══ Source extract

# Western: "Dead Men's Fingers" by Tyler Brentmore



## Linda Acaster (May 31, 2010)

I'm resurrecting a half-forgotten pseudonym - Tyler Brentmore - and the Western that bore the name, *Dead Men's Fingers* launched today on the Kindle.

Blurb:
Leaving behind memories of bloodshed and sorrow, Jed Longman signs to a company of wagons to take his three sons to a better life out West. But trouble keeps snapping at his heels. First there's the persistent Mrs Harris with her school ma'am attitude so contrary to her fancy coach-guns, then the threat of fever, then the ruthless killer Baddell determined to haunt him and his into an unmarked grave. Sometimes a family man has to remember how to stand alone.

_*Dead Men's Fingers*_ is a fast-paced Western in the classic style. 35,000 words.

I'm looking for some reviews, so if you are interested in the genre drop me a DM.

 USA: Dead Men's Fingers $2.99 UK: Dead Men's Fingers £1.95 http://www.tylerbrentmore.com


----------



## Betsy the Quilter (Oct 27, 2008)

Linda-

Welcome to KindleBoards and congratulations on your book!

KindleBoards is a Kindle fan and reader forum. As you browse KindleBoards, keep in mind that *self-promotion, of any sort, is ONLY allowed in the Book Bazaar*. (You've posted your book thread in the right place; this is just our standard welcome that we place in all book threads. )

════

• _Written problem_
Copy word for word the passage of the Western book thread starting with "Welcome to KindleBoards" and going on through "book threads. )". The listing has no part in this.

══ Dataset records

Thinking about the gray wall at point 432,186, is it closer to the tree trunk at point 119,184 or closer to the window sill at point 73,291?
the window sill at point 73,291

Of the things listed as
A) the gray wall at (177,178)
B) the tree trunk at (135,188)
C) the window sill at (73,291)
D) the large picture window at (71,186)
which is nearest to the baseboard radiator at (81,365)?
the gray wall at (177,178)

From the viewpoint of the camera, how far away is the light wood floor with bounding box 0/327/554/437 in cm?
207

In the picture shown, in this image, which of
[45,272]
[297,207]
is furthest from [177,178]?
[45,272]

════
══ Dataset records

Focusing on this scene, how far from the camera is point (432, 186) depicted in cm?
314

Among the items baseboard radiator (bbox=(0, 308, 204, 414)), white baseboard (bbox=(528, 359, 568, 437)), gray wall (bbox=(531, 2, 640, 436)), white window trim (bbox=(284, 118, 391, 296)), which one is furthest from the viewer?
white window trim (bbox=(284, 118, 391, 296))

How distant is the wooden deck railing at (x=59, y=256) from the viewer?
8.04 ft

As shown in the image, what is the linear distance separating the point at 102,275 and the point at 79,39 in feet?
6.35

════

• _Result_
Welcome to KindleBoards and congratulations on your book!

KindleBoards is a Kindle fan and reader forum. As you browse KindleBoards, keep in mind that *self-promotion, of any sort, is ONLY allowed in the Book Bazaar*. (You've posted your book thread in the right place; this is just our standard welcome that we place in all book threads. )